** BEGIN AVAILABLE RECORDS **

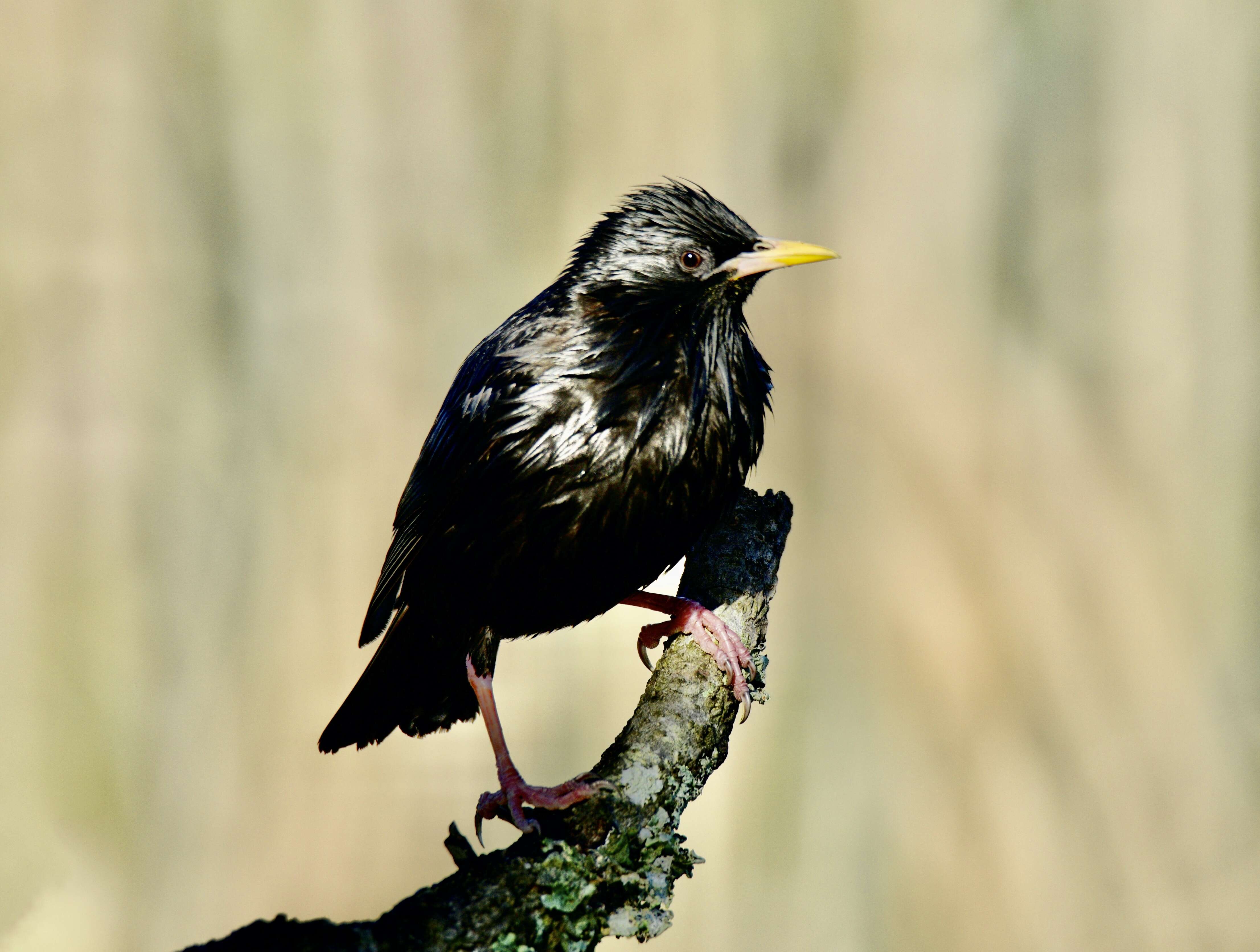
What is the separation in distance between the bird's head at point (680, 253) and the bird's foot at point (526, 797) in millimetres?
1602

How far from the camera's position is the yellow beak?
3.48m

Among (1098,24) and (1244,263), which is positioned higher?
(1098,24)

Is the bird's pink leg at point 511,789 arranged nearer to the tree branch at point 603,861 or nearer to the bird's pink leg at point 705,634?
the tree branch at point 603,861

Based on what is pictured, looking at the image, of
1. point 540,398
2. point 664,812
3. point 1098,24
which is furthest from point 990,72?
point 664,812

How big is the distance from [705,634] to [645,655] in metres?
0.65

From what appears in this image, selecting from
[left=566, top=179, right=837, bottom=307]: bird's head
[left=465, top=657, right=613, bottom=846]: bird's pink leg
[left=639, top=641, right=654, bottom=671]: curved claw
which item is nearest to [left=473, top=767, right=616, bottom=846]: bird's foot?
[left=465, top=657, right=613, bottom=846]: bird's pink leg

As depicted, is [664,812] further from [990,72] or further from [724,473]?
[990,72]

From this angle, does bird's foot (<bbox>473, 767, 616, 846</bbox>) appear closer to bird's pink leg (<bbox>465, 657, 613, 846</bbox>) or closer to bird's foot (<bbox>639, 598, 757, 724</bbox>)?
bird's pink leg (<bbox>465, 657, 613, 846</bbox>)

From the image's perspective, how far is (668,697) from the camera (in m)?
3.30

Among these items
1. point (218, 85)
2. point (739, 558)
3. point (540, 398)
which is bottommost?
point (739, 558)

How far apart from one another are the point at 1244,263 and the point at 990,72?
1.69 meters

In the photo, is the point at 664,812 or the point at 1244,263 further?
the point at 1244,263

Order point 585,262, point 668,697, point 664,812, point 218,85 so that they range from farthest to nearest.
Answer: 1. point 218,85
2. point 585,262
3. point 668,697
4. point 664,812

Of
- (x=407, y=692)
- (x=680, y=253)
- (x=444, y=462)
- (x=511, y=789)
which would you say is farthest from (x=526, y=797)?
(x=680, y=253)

** END AVAILABLE RECORDS **

Pictures in the records should not appear in your copy, but everything else must be transcribed exactly.

RESULT FOR THIS TASK =>
What is the separation in distance between the bird's head at point (680, 253) and the bird's foot at point (526, 797) in millimetres?
1602

How far from the camera's position is the yellow beak?
3.48m

Among (1098,24) and (1244,263), which is positioned higher?
(1098,24)

Is the bird's pink leg at point 511,789 arranged nearer to the tree branch at point 603,861 or nearer to the bird's pink leg at point 705,634?
the tree branch at point 603,861

Based on what is pictured, looking at the image, of
1. point 540,398
2. point 664,812
3. point 1098,24
which is furthest from point 990,72?
point 664,812

How big is the distance from [705,634] to [645,655] in metres?
0.65

From what appears in this image, selecting from
[left=566, top=179, right=837, bottom=307]: bird's head
[left=465, top=657, right=613, bottom=846]: bird's pink leg
[left=639, top=641, right=654, bottom=671]: curved claw
which item is nearest to [left=473, top=767, right=616, bottom=846]: bird's foot?
[left=465, top=657, right=613, bottom=846]: bird's pink leg

As depicted, is [664,812] further from [990,72] or further from [724,473]?
[990,72]

From this angle, does bird's foot (<bbox>473, 767, 616, 846</bbox>) appear closer to bird's pink leg (<bbox>465, 657, 613, 846</bbox>) or closer to bird's foot (<bbox>639, 598, 757, 724</bbox>)?
bird's pink leg (<bbox>465, 657, 613, 846</bbox>)

From the image's perspective, how far is (668,697) from the camera (in m)?
3.30

Among these items
1. point (218, 85)
2. point (739, 558)
3. point (540, 398)
which is bottommost?
point (739, 558)

How far apart from one another are the point at 1244,263 and the point at 990,72?
1.69 meters

In the photo, is the point at 664,812 or the point at 1244,263 further?
the point at 1244,263

Order point 585,262, point 668,697, point 664,812, point 218,85 so that they range from farthest to nearest.
Answer: 1. point 218,85
2. point 585,262
3. point 668,697
4. point 664,812

Of
- (x=407, y=692)
- (x=680, y=253)
- (x=444, y=462)
- (x=511, y=789)
which would you say is farthest from (x=526, y=797)?
(x=680, y=253)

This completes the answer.